## PROBLEM TO WORK ON
Write out exactly, with no other output, the lines below from the one that contains "How far from point" through the end.
-- start RECORDS SHOWN --
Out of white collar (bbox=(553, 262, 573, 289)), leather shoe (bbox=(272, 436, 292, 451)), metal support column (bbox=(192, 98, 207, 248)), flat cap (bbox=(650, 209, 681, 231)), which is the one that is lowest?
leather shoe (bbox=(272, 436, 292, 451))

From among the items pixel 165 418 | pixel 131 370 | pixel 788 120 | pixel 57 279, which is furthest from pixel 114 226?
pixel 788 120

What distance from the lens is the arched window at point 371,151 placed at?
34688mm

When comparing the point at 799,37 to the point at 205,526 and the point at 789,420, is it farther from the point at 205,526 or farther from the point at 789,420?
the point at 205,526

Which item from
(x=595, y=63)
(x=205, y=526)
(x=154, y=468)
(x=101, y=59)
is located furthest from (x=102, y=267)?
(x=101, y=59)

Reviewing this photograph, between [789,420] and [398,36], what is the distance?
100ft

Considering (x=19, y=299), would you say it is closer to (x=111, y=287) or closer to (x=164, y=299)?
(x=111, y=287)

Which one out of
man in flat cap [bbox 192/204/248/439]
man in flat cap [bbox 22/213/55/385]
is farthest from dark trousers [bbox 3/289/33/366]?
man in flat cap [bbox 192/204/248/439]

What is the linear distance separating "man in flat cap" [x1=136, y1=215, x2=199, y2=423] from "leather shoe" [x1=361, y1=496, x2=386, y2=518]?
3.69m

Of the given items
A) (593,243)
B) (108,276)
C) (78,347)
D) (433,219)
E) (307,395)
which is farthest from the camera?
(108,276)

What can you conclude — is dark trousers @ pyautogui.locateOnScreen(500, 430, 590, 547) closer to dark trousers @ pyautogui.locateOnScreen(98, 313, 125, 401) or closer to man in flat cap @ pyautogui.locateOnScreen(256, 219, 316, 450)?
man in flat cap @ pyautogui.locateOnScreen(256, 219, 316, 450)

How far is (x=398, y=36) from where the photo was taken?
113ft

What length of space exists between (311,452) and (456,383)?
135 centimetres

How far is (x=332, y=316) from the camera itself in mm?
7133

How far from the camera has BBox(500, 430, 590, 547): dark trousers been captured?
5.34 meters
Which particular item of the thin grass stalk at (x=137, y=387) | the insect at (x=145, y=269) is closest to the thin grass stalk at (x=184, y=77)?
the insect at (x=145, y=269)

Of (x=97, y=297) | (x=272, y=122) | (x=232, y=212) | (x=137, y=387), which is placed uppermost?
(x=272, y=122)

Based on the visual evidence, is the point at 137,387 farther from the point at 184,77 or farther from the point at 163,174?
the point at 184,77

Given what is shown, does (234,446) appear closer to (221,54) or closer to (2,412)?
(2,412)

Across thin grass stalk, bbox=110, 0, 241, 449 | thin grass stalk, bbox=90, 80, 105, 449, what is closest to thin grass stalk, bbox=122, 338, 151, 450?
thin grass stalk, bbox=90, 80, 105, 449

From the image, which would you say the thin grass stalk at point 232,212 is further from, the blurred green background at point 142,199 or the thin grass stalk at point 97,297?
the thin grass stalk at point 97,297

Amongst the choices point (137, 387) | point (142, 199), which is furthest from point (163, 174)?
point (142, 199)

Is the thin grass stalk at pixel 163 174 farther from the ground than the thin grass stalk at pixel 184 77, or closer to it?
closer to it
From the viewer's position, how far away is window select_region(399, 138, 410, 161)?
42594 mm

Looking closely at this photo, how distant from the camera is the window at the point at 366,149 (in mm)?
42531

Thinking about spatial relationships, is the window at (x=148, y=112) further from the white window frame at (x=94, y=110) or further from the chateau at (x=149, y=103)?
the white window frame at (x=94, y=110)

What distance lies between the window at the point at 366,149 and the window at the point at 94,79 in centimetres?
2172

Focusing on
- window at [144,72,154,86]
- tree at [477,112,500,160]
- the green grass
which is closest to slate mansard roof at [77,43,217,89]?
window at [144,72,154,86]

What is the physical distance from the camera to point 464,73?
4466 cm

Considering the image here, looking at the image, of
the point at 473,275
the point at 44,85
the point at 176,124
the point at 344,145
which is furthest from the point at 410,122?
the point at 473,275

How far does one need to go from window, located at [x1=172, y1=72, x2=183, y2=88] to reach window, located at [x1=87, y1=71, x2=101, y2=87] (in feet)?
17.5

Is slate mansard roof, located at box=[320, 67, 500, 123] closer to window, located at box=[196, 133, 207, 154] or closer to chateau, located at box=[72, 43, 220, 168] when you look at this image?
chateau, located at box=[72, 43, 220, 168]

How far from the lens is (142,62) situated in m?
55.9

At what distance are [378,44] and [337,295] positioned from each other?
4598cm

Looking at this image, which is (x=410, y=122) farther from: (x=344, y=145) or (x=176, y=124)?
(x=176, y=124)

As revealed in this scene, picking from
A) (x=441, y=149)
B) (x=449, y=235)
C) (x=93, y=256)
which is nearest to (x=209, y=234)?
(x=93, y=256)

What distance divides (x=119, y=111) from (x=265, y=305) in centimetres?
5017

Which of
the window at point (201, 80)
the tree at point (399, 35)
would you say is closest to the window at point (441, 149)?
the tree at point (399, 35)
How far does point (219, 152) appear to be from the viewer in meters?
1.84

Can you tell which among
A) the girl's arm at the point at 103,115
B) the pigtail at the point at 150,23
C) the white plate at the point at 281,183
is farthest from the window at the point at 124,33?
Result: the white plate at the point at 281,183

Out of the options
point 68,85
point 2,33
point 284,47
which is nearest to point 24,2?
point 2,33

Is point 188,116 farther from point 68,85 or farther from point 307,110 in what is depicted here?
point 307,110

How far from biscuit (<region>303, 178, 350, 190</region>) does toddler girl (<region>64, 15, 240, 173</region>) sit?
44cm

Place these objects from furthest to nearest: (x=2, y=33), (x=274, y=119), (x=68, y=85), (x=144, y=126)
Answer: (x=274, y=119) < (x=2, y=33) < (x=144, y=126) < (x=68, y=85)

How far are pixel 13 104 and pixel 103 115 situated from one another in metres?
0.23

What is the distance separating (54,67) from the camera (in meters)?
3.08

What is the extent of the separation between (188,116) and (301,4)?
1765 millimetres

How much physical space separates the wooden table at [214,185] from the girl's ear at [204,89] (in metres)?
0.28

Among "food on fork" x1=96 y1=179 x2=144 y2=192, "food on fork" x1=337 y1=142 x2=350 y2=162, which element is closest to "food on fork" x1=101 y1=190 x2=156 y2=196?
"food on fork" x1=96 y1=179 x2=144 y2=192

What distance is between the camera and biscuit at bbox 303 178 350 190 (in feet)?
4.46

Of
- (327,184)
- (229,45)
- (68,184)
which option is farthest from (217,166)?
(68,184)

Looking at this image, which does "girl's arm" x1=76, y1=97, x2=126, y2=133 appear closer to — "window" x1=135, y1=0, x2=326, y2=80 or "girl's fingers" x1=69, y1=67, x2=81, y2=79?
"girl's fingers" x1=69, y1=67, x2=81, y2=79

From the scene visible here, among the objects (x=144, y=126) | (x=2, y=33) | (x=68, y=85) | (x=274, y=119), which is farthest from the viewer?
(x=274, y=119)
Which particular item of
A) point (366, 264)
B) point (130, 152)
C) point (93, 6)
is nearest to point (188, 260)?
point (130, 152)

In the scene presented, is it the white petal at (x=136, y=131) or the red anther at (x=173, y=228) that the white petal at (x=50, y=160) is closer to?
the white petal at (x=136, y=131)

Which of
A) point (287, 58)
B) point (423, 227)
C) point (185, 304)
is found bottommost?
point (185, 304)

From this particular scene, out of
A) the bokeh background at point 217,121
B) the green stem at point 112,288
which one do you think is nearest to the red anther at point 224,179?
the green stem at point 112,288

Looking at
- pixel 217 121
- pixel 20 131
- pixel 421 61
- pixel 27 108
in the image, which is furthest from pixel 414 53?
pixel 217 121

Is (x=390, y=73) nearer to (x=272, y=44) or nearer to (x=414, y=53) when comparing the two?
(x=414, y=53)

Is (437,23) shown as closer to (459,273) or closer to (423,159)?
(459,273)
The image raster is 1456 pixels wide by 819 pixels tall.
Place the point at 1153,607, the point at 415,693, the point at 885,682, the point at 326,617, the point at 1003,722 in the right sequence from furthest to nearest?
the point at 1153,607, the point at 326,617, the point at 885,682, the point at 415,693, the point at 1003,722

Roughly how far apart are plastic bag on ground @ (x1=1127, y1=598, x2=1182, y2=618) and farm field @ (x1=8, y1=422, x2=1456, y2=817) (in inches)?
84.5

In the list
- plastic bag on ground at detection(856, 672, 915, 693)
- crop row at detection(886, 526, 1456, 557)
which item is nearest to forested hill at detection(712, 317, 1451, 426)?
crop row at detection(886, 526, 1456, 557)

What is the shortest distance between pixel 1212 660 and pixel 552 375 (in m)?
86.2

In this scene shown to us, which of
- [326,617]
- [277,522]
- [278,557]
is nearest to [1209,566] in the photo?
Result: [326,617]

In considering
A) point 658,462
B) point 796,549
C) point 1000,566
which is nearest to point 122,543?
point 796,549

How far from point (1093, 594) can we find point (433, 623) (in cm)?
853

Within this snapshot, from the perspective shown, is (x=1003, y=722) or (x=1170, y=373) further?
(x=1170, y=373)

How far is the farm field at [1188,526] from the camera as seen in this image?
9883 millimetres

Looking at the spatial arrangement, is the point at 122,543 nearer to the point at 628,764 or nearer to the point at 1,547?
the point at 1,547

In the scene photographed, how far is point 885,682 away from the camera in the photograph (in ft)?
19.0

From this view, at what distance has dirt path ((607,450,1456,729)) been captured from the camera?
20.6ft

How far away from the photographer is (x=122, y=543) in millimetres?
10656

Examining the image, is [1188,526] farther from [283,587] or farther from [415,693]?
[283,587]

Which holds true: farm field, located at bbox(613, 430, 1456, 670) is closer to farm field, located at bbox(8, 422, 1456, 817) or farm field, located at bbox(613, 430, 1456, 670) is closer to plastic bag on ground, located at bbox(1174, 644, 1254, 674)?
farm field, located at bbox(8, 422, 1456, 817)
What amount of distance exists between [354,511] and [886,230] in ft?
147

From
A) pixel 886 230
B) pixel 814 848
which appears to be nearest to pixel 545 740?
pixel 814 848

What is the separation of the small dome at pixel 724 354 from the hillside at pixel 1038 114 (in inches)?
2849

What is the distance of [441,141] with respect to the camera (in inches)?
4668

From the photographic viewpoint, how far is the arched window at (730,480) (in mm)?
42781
-- end RECORDS SHOWN --
## COMPLETE ANSWER
How far from point (1093, 594) can we find point (433, 623) (in cm)?
853

Within this snapshot, from the perspective shown, is (x=1003, y=722) or (x=1170, y=373) further?
(x=1170, y=373)

How far is the farm field at [1188,526] from the camera as seen in this image?
9883 millimetres

Looking at the spatial arrangement, is the point at 122,543 nearer to the point at 628,764 or nearer to the point at 1,547?
the point at 1,547

In the scene photographed, how far is point 885,682 away from the camera in the photograph (in ft)?
19.0

From this view, at what distance has dirt path ((607,450,1456,729)) been captured from the camera?
20.6ft

How far away from the photographer is (x=122, y=543) in millimetres?
10656

Examining the image, is [1188,526] farther from [283,587] or farther from [415,693]?
[283,587]

Which holds true: farm field, located at bbox(613, 430, 1456, 670) is closer to farm field, located at bbox(8, 422, 1456, 817) or farm field, located at bbox(613, 430, 1456, 670) is closer to plastic bag on ground, located at bbox(1174, 644, 1254, 674)?
farm field, located at bbox(8, 422, 1456, 817)
What amount of distance exists between [354,511] and [886,230] in ft?
147

From
A) pixel 886 230
B) pixel 814 848
which appears to be nearest to pixel 545 740?
pixel 814 848

What is the separation of the small dome at pixel 724 354 from the hillside at pixel 1038 114 (in inches)?
2849

What is the distance of [441,141] with respect to the camera (in inches)?
4668

From the photographic viewpoint, how far is the arched window at (730,480) (in mm)?
42781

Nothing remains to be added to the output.